Write out the listing below without alteration, omitting its pictures.

----------------

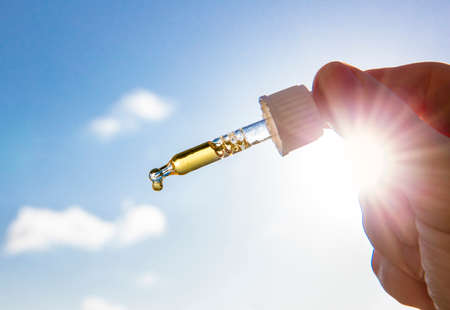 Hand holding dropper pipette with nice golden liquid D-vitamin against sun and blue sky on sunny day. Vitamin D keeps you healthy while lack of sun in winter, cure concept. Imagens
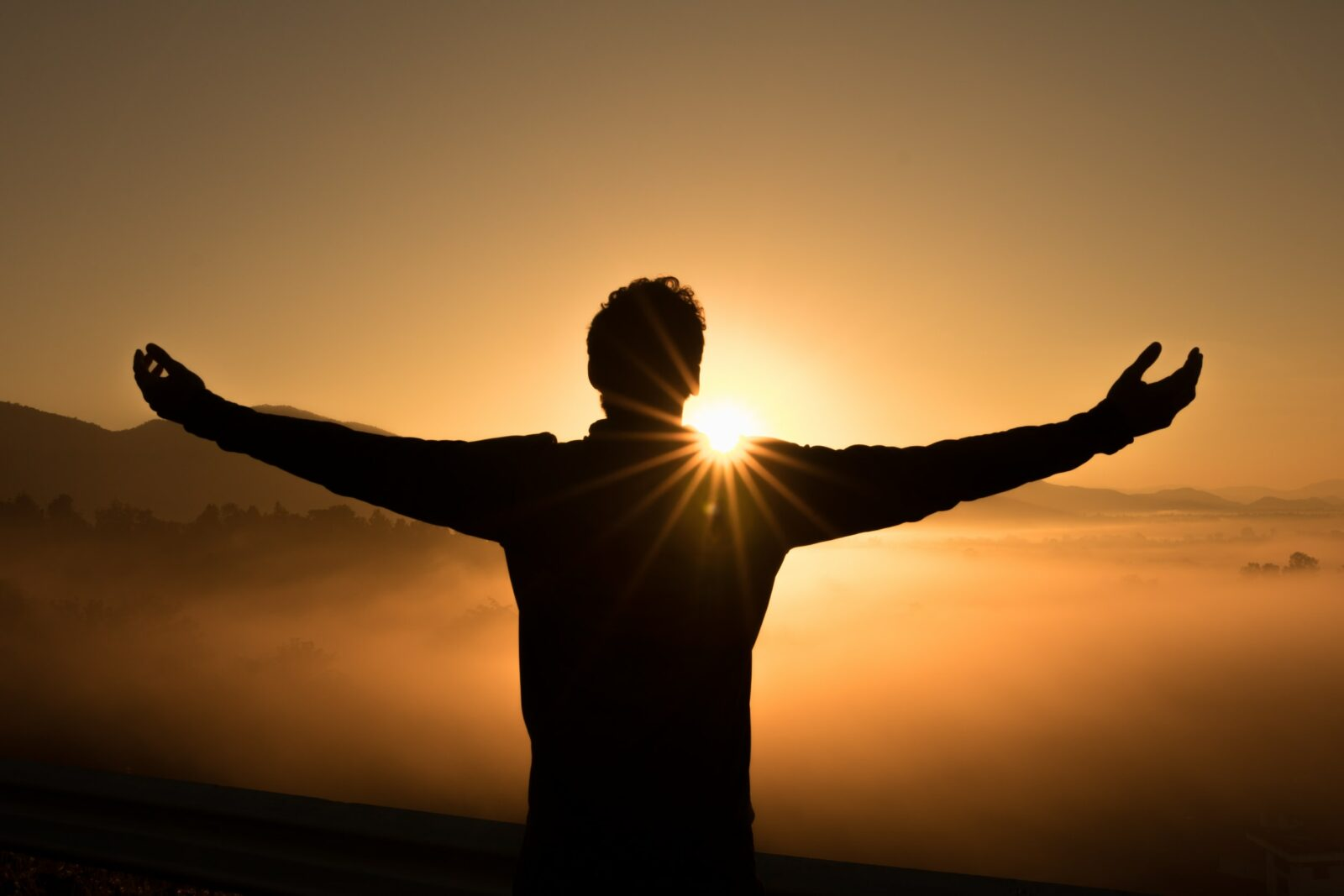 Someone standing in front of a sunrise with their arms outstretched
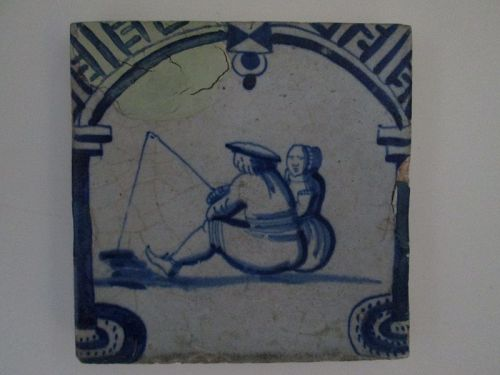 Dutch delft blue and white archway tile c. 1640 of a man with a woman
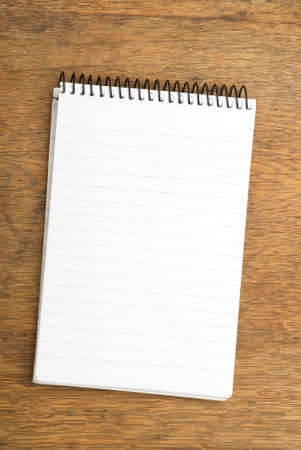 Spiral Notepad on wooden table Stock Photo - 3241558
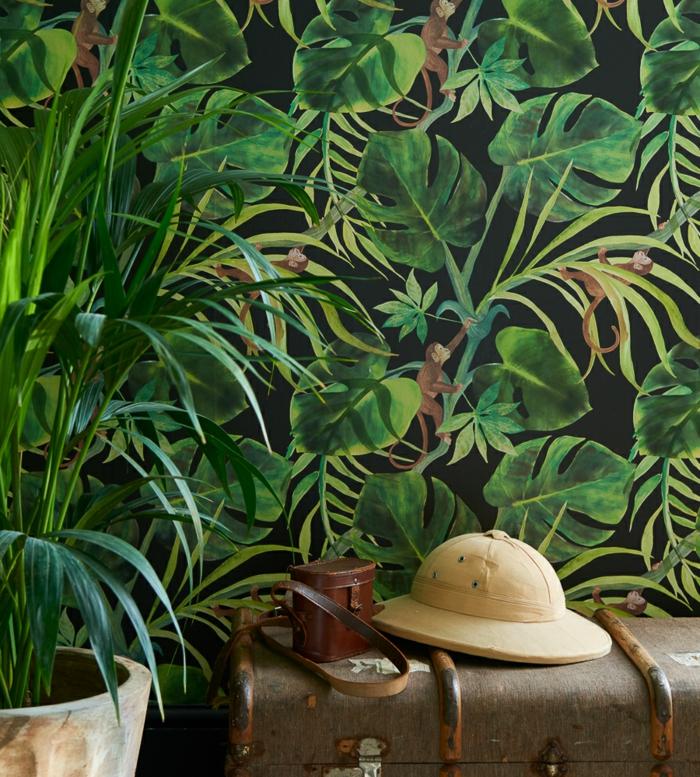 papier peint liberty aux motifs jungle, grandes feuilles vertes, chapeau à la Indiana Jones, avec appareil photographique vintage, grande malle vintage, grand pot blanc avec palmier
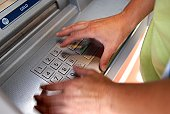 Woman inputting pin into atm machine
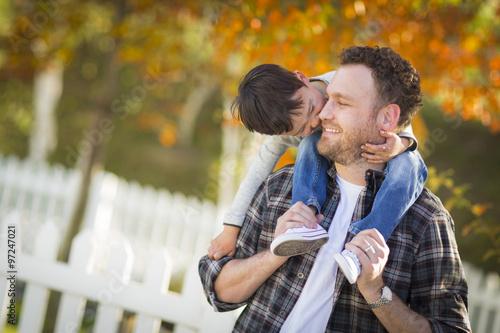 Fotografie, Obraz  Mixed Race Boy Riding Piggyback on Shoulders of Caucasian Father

----------------

RESPONSE TO THIS TASK —
 Hand holding dropper pipette with nice golden liquid D-vitamin against sun and blue sky on sunny day. Vitamin D keeps you healthy while lack of sun in winter, cure concept. Imagens
 Someone standing in front of a sunrise with their arms outstretched
 Dutch delft blue and white archway tile c. 1640 of a man with a woman
 Spiral Notepad on wooden table Stock Photo - 3241558
 papier peint liberty aux motifs jungle, grandes feuilles vertes, chapeau à la Indiana Jones, avec appareil photographique vintage, grande malle vintage, grand pot blanc avec palmier
 Woman inputting pin into atm machine
 Fotografie, Obraz  Mixed Race Boy Riding Piggyback on Shoulders of Caucasian Father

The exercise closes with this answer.